● **Instructions for the task**
Every record below needs to be set down exactly. Pictures do not belong in the copy.

(Stored records)
- - -
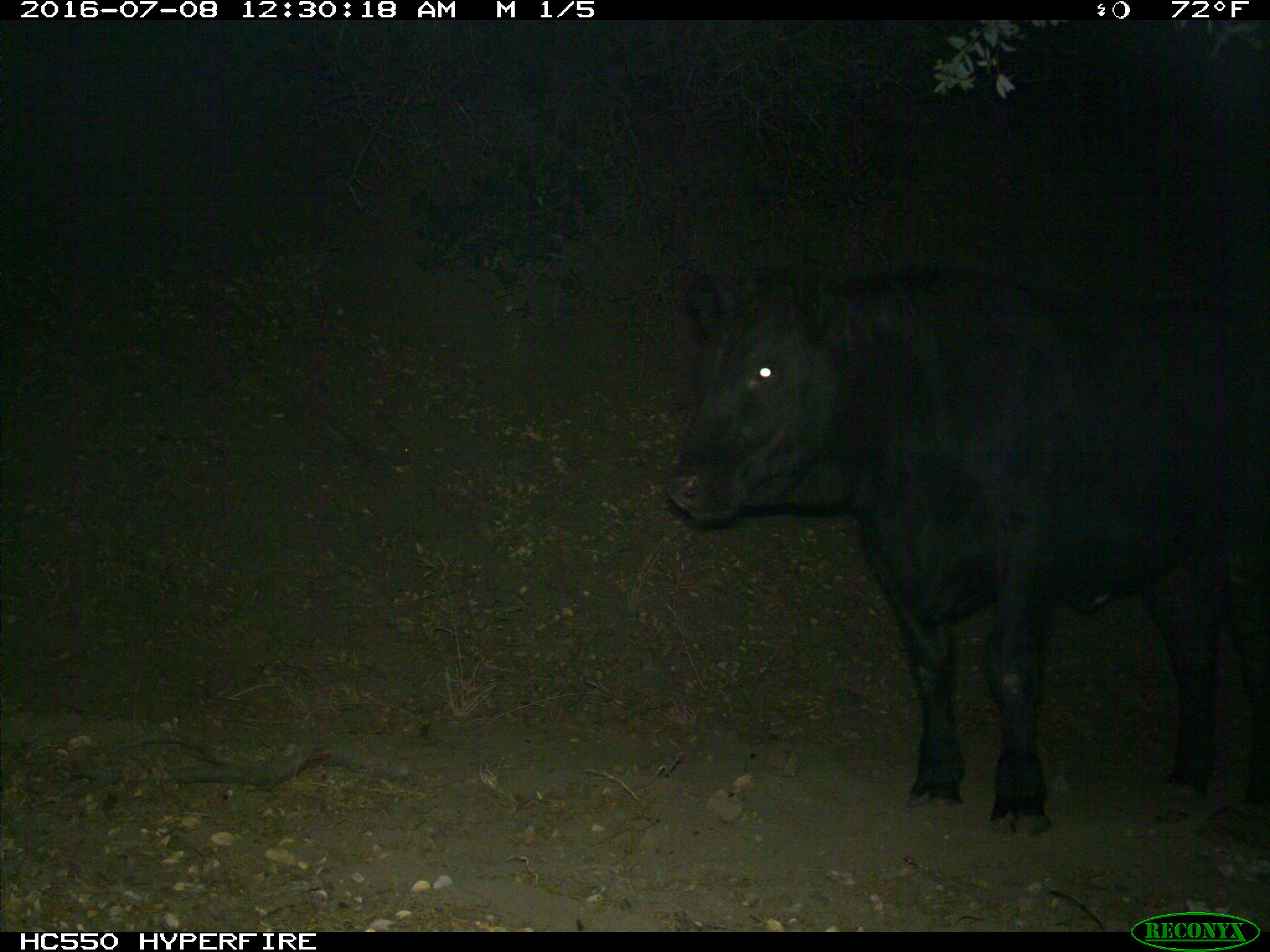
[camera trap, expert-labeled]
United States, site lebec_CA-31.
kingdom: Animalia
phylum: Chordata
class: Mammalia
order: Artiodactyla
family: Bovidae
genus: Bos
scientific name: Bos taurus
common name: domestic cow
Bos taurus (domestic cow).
- - -
● **Answer to the exercise**
[camera trap, expert-labeled]
United States, site lebec_CA-31.
kingdom: Animalia
phylum: Chordata
class: Mammalia
order: Artiodactyla
family: Bovidae
genus: Bos
scientific name: Bos taurus
common name: domestic cow
Bos taurus (domestic cow).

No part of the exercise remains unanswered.